Problem description: Give back each entry word for word, but drop the images.

(Page images and extracted text)
*** Begin section ***
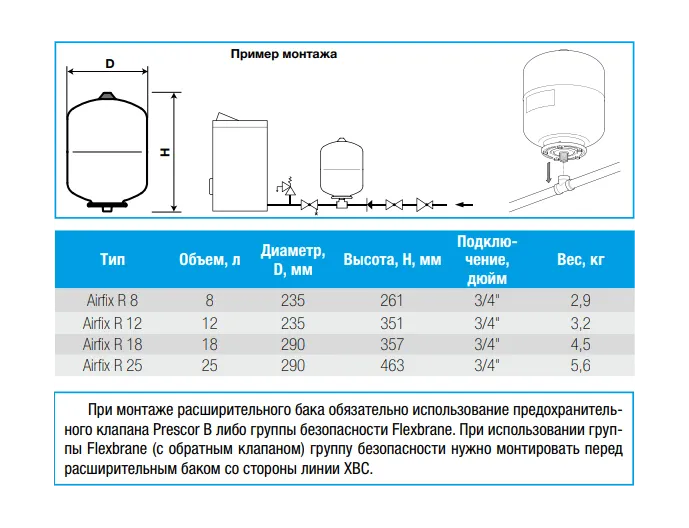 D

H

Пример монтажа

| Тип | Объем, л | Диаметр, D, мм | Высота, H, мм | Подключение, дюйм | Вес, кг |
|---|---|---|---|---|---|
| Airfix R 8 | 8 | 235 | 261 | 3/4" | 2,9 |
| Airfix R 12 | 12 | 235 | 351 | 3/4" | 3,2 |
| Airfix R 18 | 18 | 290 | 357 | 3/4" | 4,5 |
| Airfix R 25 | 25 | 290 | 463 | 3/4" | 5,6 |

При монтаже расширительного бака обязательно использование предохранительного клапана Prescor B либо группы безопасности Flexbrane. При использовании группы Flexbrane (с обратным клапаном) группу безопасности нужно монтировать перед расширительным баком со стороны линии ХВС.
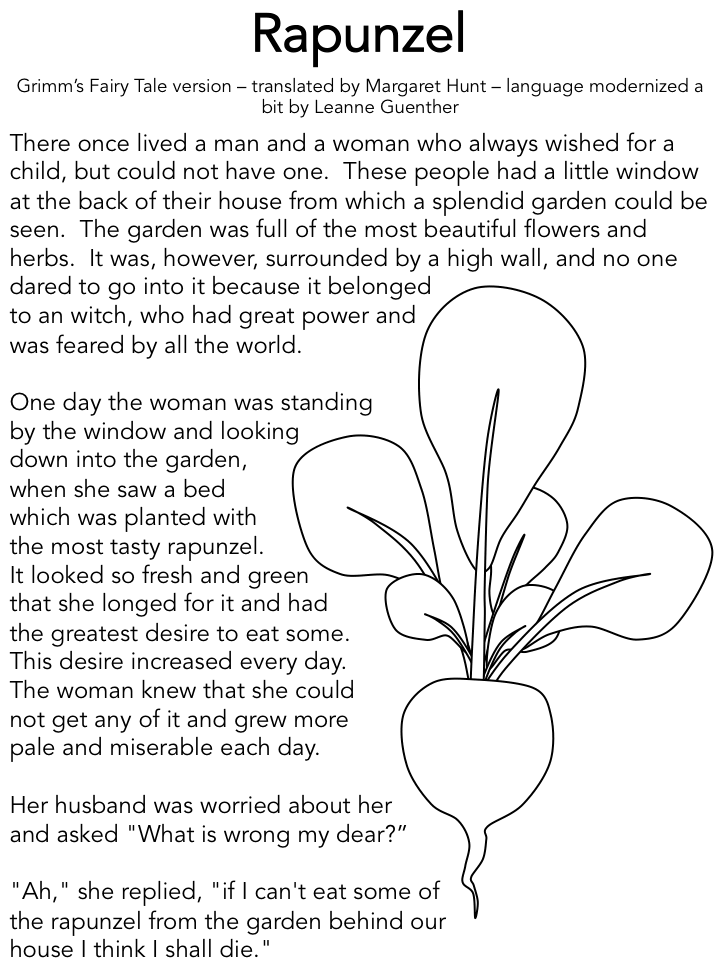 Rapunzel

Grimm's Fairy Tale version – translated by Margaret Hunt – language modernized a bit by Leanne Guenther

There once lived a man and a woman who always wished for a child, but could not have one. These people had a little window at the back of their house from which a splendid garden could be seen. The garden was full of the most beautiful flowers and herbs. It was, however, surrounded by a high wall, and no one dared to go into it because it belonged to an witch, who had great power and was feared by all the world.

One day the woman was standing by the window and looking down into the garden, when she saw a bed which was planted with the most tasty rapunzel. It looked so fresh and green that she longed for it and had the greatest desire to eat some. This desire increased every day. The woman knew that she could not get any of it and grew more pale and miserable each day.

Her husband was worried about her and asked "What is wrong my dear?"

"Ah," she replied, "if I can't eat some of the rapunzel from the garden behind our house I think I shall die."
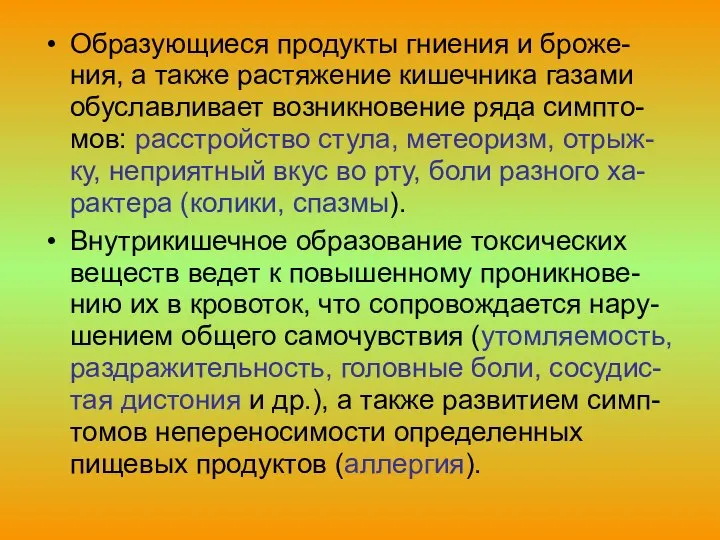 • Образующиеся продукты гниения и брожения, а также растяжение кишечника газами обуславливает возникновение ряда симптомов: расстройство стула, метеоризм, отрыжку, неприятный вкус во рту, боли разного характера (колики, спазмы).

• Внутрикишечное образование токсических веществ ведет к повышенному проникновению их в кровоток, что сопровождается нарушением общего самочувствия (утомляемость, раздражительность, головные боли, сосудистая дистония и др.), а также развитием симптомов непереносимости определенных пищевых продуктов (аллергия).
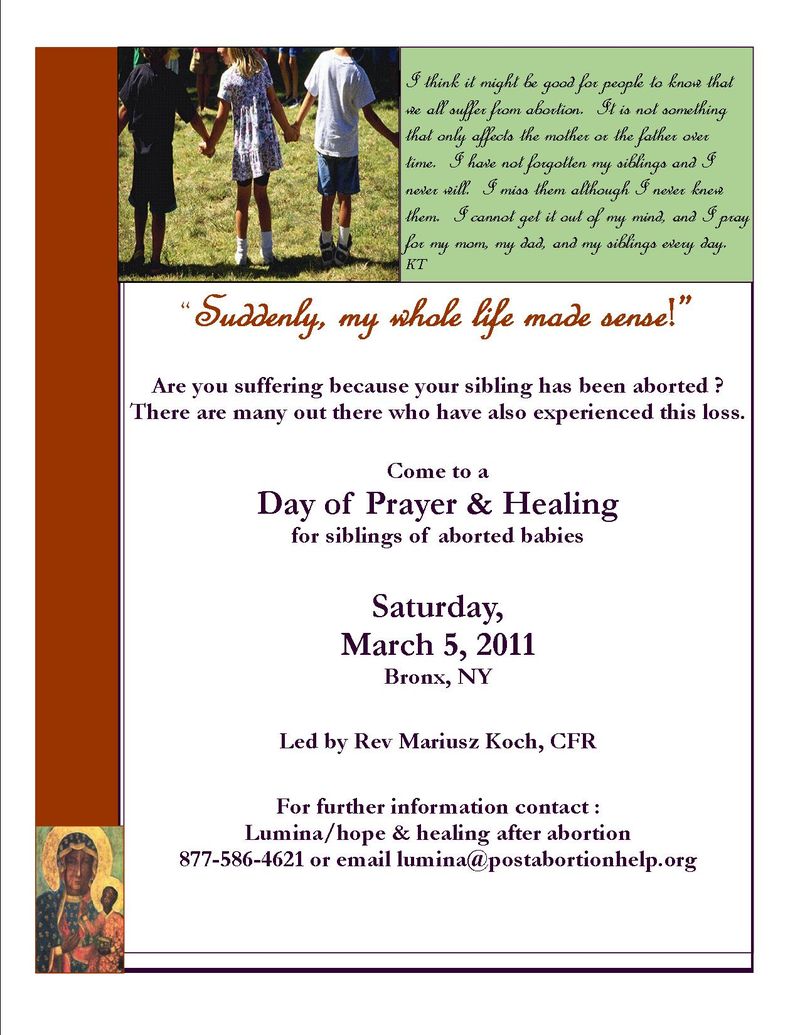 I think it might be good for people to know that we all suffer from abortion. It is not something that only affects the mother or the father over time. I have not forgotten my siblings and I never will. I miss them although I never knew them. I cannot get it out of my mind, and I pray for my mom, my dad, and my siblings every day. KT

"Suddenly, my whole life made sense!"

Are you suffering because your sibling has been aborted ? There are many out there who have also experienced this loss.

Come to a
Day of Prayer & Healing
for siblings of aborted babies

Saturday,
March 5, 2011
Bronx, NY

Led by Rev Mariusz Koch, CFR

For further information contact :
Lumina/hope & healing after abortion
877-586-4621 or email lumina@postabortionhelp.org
*** End section ***
Written response:
 D

H

Пример монтажа

| Тип | Объем, л | Диаметр, D, мм | Высота, H, мм | Подключение, дюйм | Вес, кг |
|---|---|---|---|---|---|
| Airfix R 8 | 8 | 235 | 261 | 3/4" | 2,9 |
| Airfix R 12 | 12 | 235 | 351 | 3/4" | 3,2 |
| Airfix R 18 | 18 | 290 | 357 | 3/4" | 4,5 |
| Airfix R 25 | 25 | 290 | 463 | 3/4" | 5,6 |

При монтаже расширительного бака обязательно использование предохранительного клапана Prescor B либо группы безопасности Flexbrane. При использовании группы Flexbrane (с обратным клапаном) группу безопасности нужно монтировать перед расширительным баком со стороны линии ХВС.
 Rapunzel

Grimm's Fairy Tale version – translated by Margaret Hunt – language modernized a bit by Leanne Guenther

There once lived a man and a woman who always wished for a child, but could not have one. These people had a little window at the back of their house from which a splendid garden could be seen. The garden was full of the most beautiful flowers and herbs. It was, however, surrounded by a high wall, and no one dared to go into it because it belonged to an witch, who had great power and was feared by all the world.

One day the woman was standing by the window and looking down into the garden, when she saw a bed which was planted with the most tasty rapunzel. It looked so fresh and green that she longed for it and had the greatest desire to eat some. This desire increased every day. The woman knew that she could not get any of it and grew more pale and miserable each day.

Her husband was worried about her and asked "What is wrong my dear?"

"Ah," she replied, "if I can't eat some of the rapunzel from the garden behind our house I think I shall die."
 • Образующиеся продукты гниения и брожения, а также растяжение кишечника газами обуславливает возникновение ряда симптомов: расстройство стула, метеоризм, отрыжку, неприятный вкус во рту, боли разного характера (колики, спазмы).

• Внутрикишечное образование токсических веществ ведет к повышенному проникновению их в кровоток, что сопровождается нарушением общего самочувствия (утомляемость, раздражительность, головные боли, сосудистая дистония и др.), а также развитием симптомов непереносимости определенных пищевых продуктов (аллергия).
 I think it might be good for people to know that we all suffer from abortion. It is not something that only affects the mother or the father over time. I have not forgotten my siblings and I never will. I miss them although I never knew them. I cannot get it out of my mind, and I pray for my mom, my dad, and my siblings every day. KT

"Suddenly, my whole life made sense!"

Are you suffering because your sibling has been aborted ? There are many out there who have also experienced this loss.

Come to a
Day of Prayer & Healing
for siblings of aborted babies

Saturday,
March 5, 2011
Bronx, NY

Led by Rev Mariusz Koch, CFR

For further information contact :
Lumina/hope & healing after abortion
877-586-4621 or email lumina@postabortionhelp.org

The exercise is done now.